Arch Enemy’s popularity soared and this was backed up by some seriously solid albums, cementing its place as genuine player in the death metal scene. Then Gossow decided to take a step back in 2014 and the band not wanting to cede ground, Arch Enemy sticked to its tried and trusted formula of having a female lead singer.
In stepped Alicia White-Gluz, while possessing the requisite deathly growl, is also significantly enough eye candy to keep legions of male metalheads very interested.
So here is album number 12 in Arch Enemy’s storied career. Released on March 28, the latest opus is produced by Jens Brogen and has all the hallmarks of a great Arch Enemy album. Soaring guitar licks, super memorable riffs and roaring vocals, the album is quality melodic death from start to finish.
White Gluz’s death growls are terrific but it is when she lets her clean vocals fly on tracks like Illuminate the Path and Vivre Libre that truly mark her out as a death metal singer with a difference.

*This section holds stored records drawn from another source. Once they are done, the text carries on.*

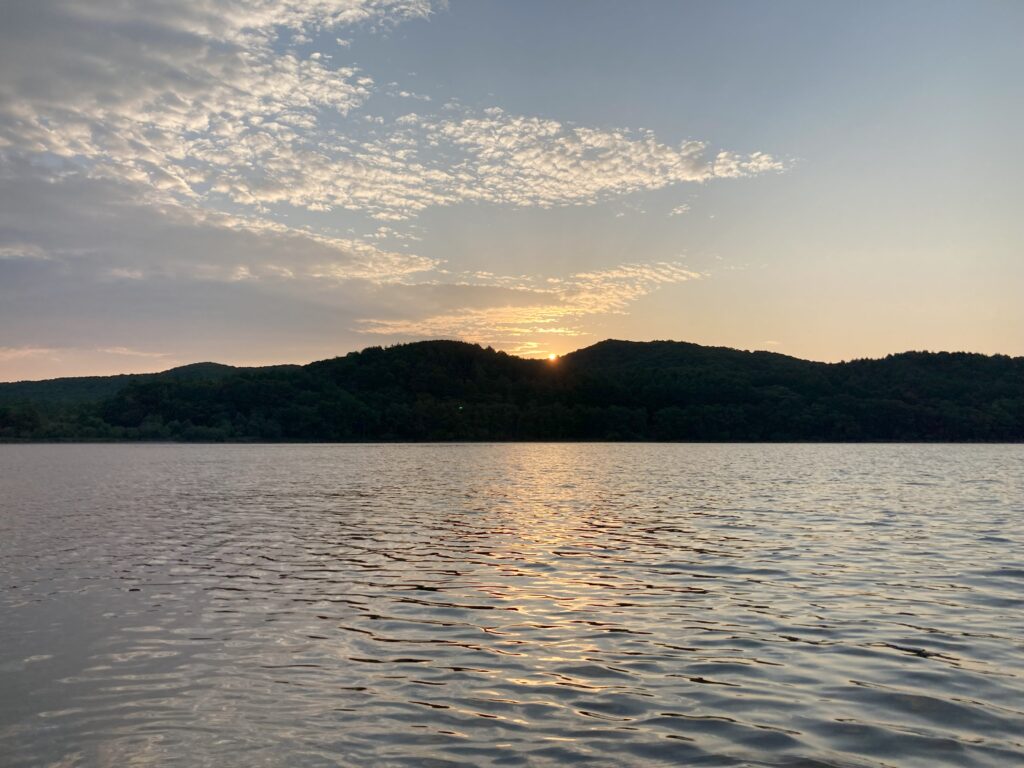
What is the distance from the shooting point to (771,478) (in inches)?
3081

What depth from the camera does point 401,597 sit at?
22.3 meters

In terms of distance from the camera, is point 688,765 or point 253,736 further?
point 253,736

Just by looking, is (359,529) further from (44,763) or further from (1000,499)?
(1000,499)

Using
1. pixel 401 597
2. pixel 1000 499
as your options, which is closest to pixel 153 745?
pixel 401 597

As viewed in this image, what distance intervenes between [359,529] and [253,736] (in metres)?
26.4

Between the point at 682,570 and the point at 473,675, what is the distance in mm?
13144

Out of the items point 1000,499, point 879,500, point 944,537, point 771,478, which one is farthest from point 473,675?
point 771,478

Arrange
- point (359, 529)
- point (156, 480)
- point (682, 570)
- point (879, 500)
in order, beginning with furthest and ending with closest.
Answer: point (156, 480) < point (879, 500) < point (359, 529) < point (682, 570)

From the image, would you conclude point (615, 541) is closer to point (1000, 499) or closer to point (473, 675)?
point (473, 675)

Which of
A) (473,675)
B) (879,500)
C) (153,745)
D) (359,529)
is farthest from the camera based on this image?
(879,500)

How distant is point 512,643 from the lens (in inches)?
685

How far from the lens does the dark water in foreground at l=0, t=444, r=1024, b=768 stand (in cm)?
1169

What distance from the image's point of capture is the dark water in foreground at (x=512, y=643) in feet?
38.3

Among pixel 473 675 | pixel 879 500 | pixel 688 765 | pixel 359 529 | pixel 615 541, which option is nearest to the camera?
pixel 688 765
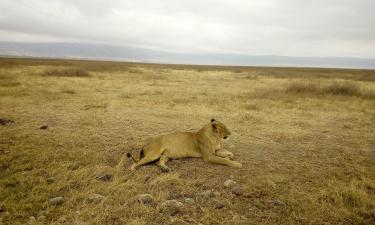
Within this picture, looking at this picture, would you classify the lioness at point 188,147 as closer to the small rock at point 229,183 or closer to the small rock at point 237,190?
the small rock at point 229,183

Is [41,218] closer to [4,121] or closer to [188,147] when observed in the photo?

However, the real stars of the show remain Amott and Joey Conception on guitars who take their Iron maiden-tinged solos to new heights on tracks like Paper Tiger and Pendulum.
Never slowing down, Arch Enemy take the fast and melodic route to get those craniums shaking with 11 quality tracks that are sure to have extended stays on fan playlists.
Not ground breaking but a very solid album from one of the scene’s veteran bands. If in any doubt as to the band’s international repute, just check out the numerous videos on social media of the two sold out shows in Kuala Lumpur, one featuring Gossow and the other just last year with White-Gluz, which attest to Arch Enemy’s huge popularity.
Blood Dynasty pales in comparison to The Halo Effect’s March of the Unheard for melodic death metal chutzpah but Arch Enemy’s does hold an ace up its sleeve in the form of the striking White-Gluz.
In a scene populated by bearded, middle aged growlers, a splash of electric blue (White-Gluz’s favoured shade) is a welcome respite from all the blackness that surrounds death metal.